**Aplica lo leído:**
#1 Resume en dos oraciones el texto sobre pintura decorativa para muebles.
#2 Según el texto sobre pintura decorativa, ¿qué piezas usó como base para decorar canastas navideñas?

**Texto proporcionado:**
Pintura decorativa para remozar el mobiliario

Pintura decorativa para remozar el mobiliario

POR CLARA SILVESTRE
Cada pincelada es una manifestación de su creatividad. Las piezas artesanales que salen de su taller poseen ese toque personal que las hace diferentes entre sí, y aunque al principio, confiesa, sólo le gustaba pintar armarios, a medida que pasaba el tiempo se fue dando cuenta que a través de la pintura decorativa se le abrían muchas e interesantes posibilidades.

Comenzó a decorar con pintura canastas navideñas, utilizando como base piezas como paragüeros o revisteros, las cuales además tienen un valor utilitario.

**Extractos de datos:**
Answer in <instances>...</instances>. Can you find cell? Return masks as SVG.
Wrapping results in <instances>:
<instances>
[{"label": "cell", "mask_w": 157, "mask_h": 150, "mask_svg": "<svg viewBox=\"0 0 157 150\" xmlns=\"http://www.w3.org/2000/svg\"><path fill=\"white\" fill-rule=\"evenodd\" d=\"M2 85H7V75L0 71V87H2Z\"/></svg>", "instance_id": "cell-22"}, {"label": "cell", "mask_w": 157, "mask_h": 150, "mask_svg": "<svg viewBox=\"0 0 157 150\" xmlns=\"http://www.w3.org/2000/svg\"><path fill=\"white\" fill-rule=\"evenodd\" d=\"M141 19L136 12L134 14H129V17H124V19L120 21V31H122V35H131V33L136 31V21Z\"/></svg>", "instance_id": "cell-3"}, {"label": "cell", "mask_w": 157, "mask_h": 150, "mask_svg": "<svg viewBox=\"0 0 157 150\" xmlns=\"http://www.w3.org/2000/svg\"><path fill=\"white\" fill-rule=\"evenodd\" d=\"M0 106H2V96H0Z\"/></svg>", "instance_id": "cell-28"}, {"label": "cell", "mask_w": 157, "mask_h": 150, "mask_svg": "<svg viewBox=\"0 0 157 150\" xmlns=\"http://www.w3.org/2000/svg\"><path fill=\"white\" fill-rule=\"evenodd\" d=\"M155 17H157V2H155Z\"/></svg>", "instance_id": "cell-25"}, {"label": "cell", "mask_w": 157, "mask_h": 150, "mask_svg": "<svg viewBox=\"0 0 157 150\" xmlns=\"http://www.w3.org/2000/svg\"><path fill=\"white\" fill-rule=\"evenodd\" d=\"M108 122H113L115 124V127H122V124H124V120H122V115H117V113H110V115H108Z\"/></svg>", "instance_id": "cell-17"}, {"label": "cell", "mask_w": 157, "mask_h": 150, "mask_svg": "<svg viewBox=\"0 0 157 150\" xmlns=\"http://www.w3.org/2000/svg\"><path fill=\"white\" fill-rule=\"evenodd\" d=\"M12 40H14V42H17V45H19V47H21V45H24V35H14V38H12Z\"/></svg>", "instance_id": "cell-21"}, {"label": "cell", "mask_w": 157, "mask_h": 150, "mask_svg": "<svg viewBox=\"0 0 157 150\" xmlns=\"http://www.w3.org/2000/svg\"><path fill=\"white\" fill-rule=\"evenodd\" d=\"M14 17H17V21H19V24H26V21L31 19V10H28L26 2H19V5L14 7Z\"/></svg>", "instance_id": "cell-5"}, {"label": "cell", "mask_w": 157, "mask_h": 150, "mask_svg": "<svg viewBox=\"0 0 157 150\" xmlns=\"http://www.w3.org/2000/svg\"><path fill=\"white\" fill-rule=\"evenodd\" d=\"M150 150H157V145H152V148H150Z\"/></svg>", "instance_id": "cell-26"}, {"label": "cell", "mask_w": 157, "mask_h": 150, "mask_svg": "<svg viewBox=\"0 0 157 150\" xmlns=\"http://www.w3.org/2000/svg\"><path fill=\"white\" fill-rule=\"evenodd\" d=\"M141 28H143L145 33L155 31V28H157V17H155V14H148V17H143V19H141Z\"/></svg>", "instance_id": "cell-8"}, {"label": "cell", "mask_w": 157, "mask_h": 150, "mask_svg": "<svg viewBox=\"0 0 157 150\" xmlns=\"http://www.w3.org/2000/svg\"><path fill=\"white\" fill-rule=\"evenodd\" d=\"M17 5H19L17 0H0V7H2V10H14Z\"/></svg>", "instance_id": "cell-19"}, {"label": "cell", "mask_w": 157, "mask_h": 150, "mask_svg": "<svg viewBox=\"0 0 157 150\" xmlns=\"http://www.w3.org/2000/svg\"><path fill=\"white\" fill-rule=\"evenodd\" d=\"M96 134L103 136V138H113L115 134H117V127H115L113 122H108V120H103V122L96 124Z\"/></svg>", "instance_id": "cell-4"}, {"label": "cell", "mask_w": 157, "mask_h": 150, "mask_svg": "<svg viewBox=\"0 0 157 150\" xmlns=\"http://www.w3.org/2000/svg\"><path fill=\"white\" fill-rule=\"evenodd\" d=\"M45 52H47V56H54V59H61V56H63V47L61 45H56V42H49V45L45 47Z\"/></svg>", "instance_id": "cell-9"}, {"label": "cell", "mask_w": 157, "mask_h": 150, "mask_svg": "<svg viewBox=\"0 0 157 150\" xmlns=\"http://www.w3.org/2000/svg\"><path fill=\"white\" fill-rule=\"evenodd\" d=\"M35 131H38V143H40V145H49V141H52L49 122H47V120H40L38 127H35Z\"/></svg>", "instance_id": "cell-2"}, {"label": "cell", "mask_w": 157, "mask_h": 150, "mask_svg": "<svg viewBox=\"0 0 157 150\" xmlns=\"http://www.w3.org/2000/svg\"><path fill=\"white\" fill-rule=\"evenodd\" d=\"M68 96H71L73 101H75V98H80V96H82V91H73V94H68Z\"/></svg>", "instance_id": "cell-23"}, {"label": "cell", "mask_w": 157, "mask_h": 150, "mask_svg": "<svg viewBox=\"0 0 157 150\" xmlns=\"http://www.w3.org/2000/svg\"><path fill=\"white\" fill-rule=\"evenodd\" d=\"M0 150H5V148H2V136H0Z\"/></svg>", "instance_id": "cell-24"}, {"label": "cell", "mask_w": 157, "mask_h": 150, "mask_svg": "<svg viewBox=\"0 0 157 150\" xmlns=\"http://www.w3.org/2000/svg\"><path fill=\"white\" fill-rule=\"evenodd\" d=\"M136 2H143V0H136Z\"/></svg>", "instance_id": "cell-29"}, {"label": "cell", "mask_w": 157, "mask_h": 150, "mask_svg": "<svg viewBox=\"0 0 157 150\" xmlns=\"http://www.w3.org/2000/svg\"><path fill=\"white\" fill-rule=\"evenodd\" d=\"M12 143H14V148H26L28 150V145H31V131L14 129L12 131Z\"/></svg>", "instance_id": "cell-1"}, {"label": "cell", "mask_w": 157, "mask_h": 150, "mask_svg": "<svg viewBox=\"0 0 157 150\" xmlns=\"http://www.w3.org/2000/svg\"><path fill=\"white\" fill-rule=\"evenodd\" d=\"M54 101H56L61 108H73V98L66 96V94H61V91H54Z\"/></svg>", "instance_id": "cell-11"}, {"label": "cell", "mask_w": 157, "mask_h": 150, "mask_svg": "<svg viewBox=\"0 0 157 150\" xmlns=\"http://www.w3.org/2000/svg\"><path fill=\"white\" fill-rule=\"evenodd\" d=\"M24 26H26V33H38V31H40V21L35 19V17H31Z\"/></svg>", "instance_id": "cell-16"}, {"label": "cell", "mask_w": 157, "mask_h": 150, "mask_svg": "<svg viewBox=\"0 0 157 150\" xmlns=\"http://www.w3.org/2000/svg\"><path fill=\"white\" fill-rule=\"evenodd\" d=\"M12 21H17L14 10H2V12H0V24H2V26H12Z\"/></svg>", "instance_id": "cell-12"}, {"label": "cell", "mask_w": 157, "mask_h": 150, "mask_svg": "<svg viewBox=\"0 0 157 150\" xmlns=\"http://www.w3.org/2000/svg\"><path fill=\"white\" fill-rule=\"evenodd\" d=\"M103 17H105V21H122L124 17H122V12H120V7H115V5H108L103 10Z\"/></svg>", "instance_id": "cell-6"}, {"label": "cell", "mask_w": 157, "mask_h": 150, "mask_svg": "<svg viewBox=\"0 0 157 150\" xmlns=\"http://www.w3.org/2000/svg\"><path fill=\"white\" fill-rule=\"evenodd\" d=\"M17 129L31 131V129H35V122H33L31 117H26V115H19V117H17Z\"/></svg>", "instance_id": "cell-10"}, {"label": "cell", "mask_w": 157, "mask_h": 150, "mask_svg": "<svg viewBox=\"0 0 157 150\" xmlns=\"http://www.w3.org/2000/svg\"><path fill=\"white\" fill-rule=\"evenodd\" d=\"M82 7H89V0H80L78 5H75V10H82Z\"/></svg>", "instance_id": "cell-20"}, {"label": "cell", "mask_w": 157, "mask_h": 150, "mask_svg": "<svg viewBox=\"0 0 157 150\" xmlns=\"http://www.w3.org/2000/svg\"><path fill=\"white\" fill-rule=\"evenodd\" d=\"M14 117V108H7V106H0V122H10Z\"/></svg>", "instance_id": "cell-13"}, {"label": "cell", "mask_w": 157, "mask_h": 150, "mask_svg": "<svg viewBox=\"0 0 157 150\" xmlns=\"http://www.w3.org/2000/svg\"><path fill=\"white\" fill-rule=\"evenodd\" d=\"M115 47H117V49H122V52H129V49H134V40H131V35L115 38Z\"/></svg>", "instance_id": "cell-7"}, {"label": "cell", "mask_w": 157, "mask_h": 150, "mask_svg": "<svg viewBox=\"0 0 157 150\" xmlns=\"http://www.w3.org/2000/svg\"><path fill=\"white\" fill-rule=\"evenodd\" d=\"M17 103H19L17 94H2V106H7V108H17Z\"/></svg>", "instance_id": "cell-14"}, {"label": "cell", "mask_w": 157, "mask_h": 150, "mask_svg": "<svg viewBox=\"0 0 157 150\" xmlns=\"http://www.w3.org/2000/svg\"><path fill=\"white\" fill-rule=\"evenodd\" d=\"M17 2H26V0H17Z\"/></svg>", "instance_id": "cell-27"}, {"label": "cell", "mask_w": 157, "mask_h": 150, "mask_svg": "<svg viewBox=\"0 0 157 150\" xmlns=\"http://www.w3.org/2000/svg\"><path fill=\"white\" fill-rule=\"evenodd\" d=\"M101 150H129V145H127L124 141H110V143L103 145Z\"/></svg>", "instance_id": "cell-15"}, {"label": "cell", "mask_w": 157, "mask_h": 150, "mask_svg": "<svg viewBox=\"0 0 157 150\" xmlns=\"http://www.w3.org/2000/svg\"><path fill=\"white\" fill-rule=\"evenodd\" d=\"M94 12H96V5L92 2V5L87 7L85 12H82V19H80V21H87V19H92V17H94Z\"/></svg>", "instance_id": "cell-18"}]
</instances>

**Resultados:**
#1 El texto trata de una persona cuyas piezas artesanales, hechas con pintura decorativa, tienen un toque personal que las hace distintas entre sí. Al principio solo le gustaba pintar armarios, pero con el tiempo vio que esta pintura le abría muchas posibilidades y empezó a decorar canastas navideñas sobre paragüeros o revisteros, que además son útiles.

#2 Paragüeros o revisteros.